3.2 Monte Carlo(MC)

Tommy Kim·2023년 9월 12일

Reinforcement Learning - hyukppenheim youtube

목록 보기

6/13

How can we get $Q^*$ ?

We have learned how to calculate maximum value of state value function by optimal policy. If the $Q^*$ is given, what we need to do is just find the policy maximizing $Q^*$ . But, how can we get $Q^*$ ?

Actually, we cannot get $Q^*$ directly. We believe that if we train the agent with $\epsilon$ -greedy, its action value function will get closer to $Q^*$ . It may not be the best policy.
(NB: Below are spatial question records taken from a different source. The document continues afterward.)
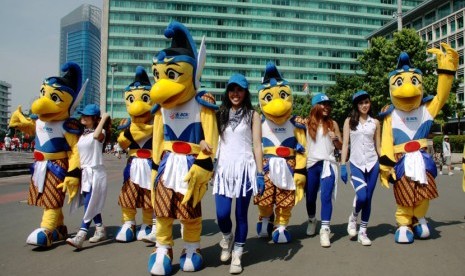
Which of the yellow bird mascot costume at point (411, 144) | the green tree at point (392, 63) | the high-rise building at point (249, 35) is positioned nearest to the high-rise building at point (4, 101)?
the high-rise building at point (249, 35)

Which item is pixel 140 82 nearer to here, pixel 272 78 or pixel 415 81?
pixel 272 78

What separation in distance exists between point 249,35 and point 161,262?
6956 cm

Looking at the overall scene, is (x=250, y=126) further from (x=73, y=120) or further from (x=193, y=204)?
(x=73, y=120)

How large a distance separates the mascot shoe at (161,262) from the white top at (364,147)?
292 centimetres

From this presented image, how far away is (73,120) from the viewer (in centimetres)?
557

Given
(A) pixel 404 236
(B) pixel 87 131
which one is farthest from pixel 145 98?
(A) pixel 404 236

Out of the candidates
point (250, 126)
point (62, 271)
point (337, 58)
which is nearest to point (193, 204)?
point (250, 126)

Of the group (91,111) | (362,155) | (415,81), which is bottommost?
(362,155)

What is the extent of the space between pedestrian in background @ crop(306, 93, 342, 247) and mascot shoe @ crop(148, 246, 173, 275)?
229cm

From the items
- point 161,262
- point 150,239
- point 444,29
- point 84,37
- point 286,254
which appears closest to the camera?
point 161,262

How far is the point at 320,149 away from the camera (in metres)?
5.46

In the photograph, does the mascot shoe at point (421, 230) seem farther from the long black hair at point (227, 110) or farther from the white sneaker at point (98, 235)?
the white sneaker at point (98, 235)

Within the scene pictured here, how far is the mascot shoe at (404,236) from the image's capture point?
5.12 metres

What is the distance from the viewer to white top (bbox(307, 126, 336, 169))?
5434 millimetres
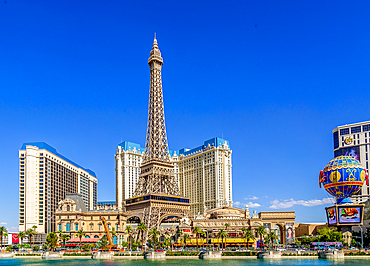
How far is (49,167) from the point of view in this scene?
181 m

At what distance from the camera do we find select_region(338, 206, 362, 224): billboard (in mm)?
132750

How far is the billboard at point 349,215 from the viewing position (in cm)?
13275

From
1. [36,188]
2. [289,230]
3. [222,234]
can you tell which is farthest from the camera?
[36,188]

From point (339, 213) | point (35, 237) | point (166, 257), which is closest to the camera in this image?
point (166, 257)

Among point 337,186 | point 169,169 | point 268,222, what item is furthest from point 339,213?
point 169,169

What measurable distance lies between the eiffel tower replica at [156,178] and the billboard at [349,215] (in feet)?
165

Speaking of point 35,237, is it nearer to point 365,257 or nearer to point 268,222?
point 268,222

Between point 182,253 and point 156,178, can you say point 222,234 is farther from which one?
point 156,178

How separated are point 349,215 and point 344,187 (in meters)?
8.80

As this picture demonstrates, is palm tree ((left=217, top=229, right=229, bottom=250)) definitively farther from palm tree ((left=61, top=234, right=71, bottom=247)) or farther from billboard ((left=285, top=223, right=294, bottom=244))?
palm tree ((left=61, top=234, right=71, bottom=247))

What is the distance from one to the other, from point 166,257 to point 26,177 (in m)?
89.5

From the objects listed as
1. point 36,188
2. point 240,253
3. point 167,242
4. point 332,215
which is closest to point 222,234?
point 240,253

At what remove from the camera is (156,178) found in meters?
149

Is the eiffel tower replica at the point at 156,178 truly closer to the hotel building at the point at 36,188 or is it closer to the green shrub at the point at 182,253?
the green shrub at the point at 182,253
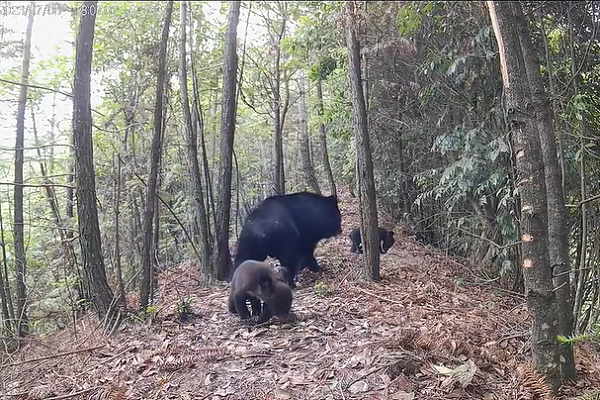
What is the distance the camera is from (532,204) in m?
3.47

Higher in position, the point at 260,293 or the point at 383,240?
the point at 383,240

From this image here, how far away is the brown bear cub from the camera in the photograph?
5.58 m

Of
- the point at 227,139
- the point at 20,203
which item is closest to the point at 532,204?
the point at 227,139

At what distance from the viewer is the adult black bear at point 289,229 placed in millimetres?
7414

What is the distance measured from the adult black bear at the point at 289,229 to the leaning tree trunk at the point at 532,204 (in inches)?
164

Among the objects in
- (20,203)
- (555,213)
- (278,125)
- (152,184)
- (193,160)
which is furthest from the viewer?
(278,125)

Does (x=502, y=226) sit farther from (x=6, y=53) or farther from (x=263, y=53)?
(x=6, y=53)

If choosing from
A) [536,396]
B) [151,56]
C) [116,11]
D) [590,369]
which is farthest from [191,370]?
[116,11]

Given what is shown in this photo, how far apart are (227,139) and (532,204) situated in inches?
218

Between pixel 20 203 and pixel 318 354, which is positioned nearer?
pixel 318 354

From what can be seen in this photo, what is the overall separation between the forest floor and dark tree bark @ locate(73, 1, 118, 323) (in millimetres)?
532

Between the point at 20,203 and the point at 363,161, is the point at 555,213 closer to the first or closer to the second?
the point at 363,161

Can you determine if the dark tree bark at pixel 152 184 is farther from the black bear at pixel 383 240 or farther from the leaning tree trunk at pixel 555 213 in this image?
the black bear at pixel 383 240

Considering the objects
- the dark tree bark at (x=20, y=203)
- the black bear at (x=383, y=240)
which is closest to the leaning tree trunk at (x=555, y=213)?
the black bear at (x=383, y=240)
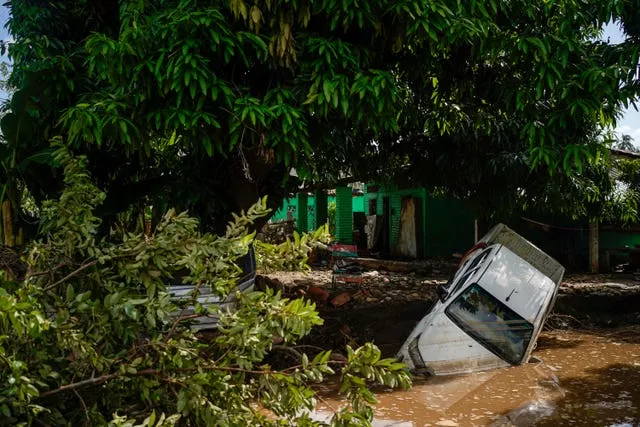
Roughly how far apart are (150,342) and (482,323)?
15.9 feet

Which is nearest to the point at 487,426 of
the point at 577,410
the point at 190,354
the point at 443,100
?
the point at 577,410

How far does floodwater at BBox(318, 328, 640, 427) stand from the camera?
219 inches

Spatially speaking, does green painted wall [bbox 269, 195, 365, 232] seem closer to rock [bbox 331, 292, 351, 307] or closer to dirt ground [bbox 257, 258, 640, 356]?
dirt ground [bbox 257, 258, 640, 356]

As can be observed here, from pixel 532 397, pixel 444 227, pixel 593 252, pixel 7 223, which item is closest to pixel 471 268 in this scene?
pixel 532 397

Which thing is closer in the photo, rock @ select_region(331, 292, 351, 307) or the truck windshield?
the truck windshield

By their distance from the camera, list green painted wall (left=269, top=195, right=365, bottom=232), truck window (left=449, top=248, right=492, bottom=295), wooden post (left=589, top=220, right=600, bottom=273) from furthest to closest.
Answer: green painted wall (left=269, top=195, right=365, bottom=232) < wooden post (left=589, top=220, right=600, bottom=273) < truck window (left=449, top=248, right=492, bottom=295)

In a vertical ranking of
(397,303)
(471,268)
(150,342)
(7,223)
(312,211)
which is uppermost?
(7,223)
But we believe it’s performance may be good enough. After training, we test the agent with greedy action(not $\epsilon$ -greedy!!)

Monte Carlo : a method of getting $Q^*$

Recall expectation function :

\begin{aligned} E[x] &= \int\limits_x x p(x)dx \ \ \ (\mathrm{for\ continuous\ variables})\\ &=\frac {1} {N} \sum\limits_{i=1}^N x_i \ \ \ (\mathrm{for \ discrete \ variables})\\ & \approx \frac {1} {N} \sum\limits_{i=1}^N x_i \ \ \ (\mathrm{In\ this \ case,\ we \ extract\ some\ of\ xs\ that\ follows\ upper\ probability\ distribution\ and\ get\ expectation\ like\ probability\ density\ function}) \end{aligned}

The Monte Carlo method operates under the law of large numbers, asserting that as (N) increases, the approximated value in the equation above converges to the actual expectation.

Applying this method, we can express action value function in a different way.
$Q(s_t, a_t) \approx \frac {1}{N} \sum\limits_{i=1}^N G_t^{(i)}$
In this approximation, $G_t^{(i)}$ follows the probability distribution( $p(s_{t+1}, a_{t+1},…|s_t, a_t)$ ).

Let’s get idea by reviewing Q-learning!

Let’s assume we want to evaluate $Q(s_t,a_t)$ at ‘right’ action(pink area). Initially, the agent explores all possible routes to reach the goal (this includes paths not marked in the given figure). The more paths the agent explores, the closer the approximation becomes to the original equation. However, it takes too much time. But we have to know the idea.

As the agent undergoes numerous episodes using epsilon-greedy, both Q and p improve. We train the agent until Q and p are sufficiently close to $Q^*$ and the optimal policy, respectively. Moreover, as the agent explores more possible routes, its understanding of the probability distribution becomes more comprehensive.